For the input data set of 1.3GB, it takes 560MB to store it in Vertica’s compressed storage. In comparison, storing it in HDFS consumes more space than the raw data size.

At run-time, here is the peak disk usage among all 3 solutions in a 4-node cluster (remember lzo was not enabled for Hadoop and PIG – turning it on would reduce disk usage but likely hurt performance).

Given the huge differences in disk usage and thus I/O work, along with other advantages outlined above it should come as no surprise that the Vertica solution is much faster.

#### Join Optimization

As we mentioned earlier, the Hadoop solution does not optimize for join performance. Both Vertica and PIG were able to take advantage of a relatively small edges table that fit in memory (100s of billions or more edges can fit in memory when distributed over 10s or 100s of machines), with a hash join implementation.

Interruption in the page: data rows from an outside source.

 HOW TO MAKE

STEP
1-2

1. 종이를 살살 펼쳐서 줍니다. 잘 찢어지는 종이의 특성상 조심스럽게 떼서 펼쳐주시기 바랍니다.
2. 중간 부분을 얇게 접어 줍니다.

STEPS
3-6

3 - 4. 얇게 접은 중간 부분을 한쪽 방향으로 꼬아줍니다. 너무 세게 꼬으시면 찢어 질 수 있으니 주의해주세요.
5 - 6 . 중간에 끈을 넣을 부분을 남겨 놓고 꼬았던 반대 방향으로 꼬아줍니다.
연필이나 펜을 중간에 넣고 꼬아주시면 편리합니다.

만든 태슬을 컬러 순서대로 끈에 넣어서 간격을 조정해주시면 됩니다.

For PIG, the join ordering needs to be explicitly specified. Getting this ordering wrong may carry a significant performance penalty. In our study, the PIG solution with the wrong join ordering is 1.5x slower. The penalty is likely even higher with a larger data set, where the extra disk I/O incurred in join processing can no longer be masked by sufficient RAM. To further complicate the matter, the optimal join ordering may depend on the input data set (e.g. whether the input graph is dense or not). It is infeasible for users to manually tweak the join ordering before submitting each PIG job.

In comparison, the Vertica columnar optimizer takes care of join ordering as well as many other factors crucial to optimizing for the job run-time.

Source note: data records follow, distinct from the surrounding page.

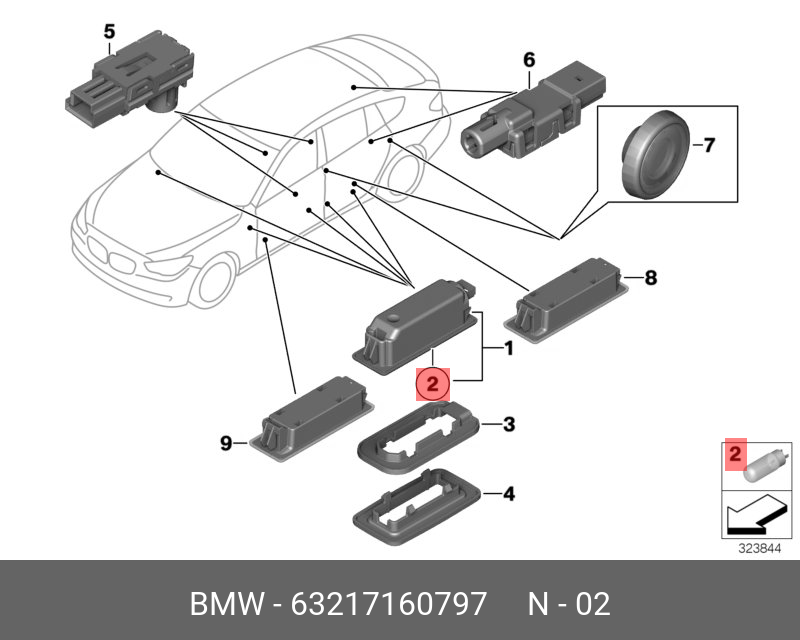 5
6
7
8
1
2
3
9
4
2
323844
BMW - 63217160797 N - 02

### The Right Tool for the Job

Many people get significant value out of Hadoop and PIG, including a number of Vertica’s customers who use these tools to work with unstructured or semi-structured data – typically before loading that data into Vertica. The question is which tool is best suited to solve your problem. With User Defined Functions, Aggregates, Load, et cetera available or coming soon to Vertica the lines are becoming blurred but when it comes to performance the choice is crystal clear.

In the case of triangle counting as we presented above, the Vertica solution enjoys the following advantages over Hadoop and PIG:

• Ease of programming and maintenance, in terms of both ensuring correctness (The Vertica SQL solution is simpler) and achieving high performance (The Vertica optimizer chooses the best execution plan)
.
• Compressed storage
.
• Orders of magnitude faster query performance

### Do Try this at Home

It is a relatively safe experiment (unlike slicing a grape in half and putting it in the microwave – don’t try that one at home). We’ve uploaded all three solutions to GitHub. Feel free to run your own experiments and improve on our work. As it stands the project includes a build.xml file which runs the Hadoop and PIG solutions in standalone mode – the project README file describes these targets and more in detail. With a little more work one can configure a Hadoop cluster and run the experiments in distributed mode, which is how we ran the experiments described above.

It’s a little more difficult to run the tests if you are not currently a Vertica customer, but we do have a free trial version of the Vertica Analytics Platform software.

### Acknowledgements

Many thanks to Rajat Venkatesh for writing the PIG script (though I already thanked him with a lunch) and Mingsheng Hong for his suggestions, ideas and edits.